Reproduce each of the rows below word for word, keeping every line and its punctuation unchanged.

Spatial reasoning dataset excerpts:
━━━━━━━━━━━━━━━━━━━━━━━━━━━━━━

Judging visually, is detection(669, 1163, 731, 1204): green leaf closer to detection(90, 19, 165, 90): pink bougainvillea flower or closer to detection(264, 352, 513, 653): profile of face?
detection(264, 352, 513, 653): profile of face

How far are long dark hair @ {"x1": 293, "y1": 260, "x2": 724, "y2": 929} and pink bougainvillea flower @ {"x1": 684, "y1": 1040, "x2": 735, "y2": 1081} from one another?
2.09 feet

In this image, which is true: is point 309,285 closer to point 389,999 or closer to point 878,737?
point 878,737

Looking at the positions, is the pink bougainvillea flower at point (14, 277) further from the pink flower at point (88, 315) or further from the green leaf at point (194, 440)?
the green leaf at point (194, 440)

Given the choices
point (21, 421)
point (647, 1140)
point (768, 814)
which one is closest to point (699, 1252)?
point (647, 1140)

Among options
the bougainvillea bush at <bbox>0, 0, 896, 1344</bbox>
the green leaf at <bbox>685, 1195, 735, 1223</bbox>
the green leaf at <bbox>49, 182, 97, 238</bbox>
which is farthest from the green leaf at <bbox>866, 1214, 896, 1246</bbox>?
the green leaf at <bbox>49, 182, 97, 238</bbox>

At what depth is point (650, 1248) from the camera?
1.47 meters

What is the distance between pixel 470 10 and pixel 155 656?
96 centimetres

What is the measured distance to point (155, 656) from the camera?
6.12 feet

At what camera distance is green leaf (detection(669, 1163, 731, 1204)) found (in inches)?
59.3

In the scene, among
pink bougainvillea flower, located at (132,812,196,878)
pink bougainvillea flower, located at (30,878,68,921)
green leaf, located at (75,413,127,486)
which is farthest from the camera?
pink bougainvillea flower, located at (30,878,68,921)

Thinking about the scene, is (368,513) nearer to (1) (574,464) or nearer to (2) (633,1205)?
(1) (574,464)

━━━━━━━━━━━━━━━━━━━━━━━━━━━━━━

§ **Written answer**:
Judging visually, is detection(669, 1163, 731, 1204): green leaf closer to detection(90, 19, 165, 90): pink bougainvillea flower or closer to detection(264, 352, 513, 653): profile of face?
detection(264, 352, 513, 653): profile of face

How far are long dark hair @ {"x1": 293, "y1": 260, "x2": 724, "y2": 929} and pink bougainvillea flower @ {"x1": 684, "y1": 1040, "x2": 735, "y2": 1081} from one another?
2.09 feet

In this image, which is true: is point 309,285 closer to point 389,999 or closer to point 878,737?
point 878,737

Looking at the positions, is the pink bougainvillea flower at point (14, 277) further from the pink flower at point (88, 315) or further from the green leaf at point (194, 440)?
the green leaf at point (194, 440)

Given the choices
point (21, 421)
point (647, 1140)
point (768, 814)
which one is closest to point (699, 1252)?
point (647, 1140)

Among options
the bougainvillea bush at <bbox>0, 0, 896, 1344</bbox>
the green leaf at <bbox>685, 1195, 735, 1223</bbox>
the green leaf at <bbox>49, 182, 97, 238</bbox>
which is farthest from the green leaf at <bbox>866, 1214, 896, 1246</bbox>?
the green leaf at <bbox>49, 182, 97, 238</bbox>

At what depth is point (650, 1248) from the camera?
1.47 meters

What is the distance between pixel 470 10 and pixel 155 656?
96 centimetres

What is the measured distance to point (155, 656) from the camera?
6.12 feet

At what camera distance is green leaf (detection(669, 1163, 731, 1204)) found (in inches)?
59.3

In the scene, among
pink bougainvillea flower, located at (132,812,196,878)
pink bougainvillea flower, located at (30,878,68,921)
green leaf, located at (75,413,127,486)
which is farthest from the camera?
pink bougainvillea flower, located at (30,878,68,921)

Thinking about the scene, is (368,513) nearer to (1) (574,464) or nearer to (2) (633,1205)?
(1) (574,464)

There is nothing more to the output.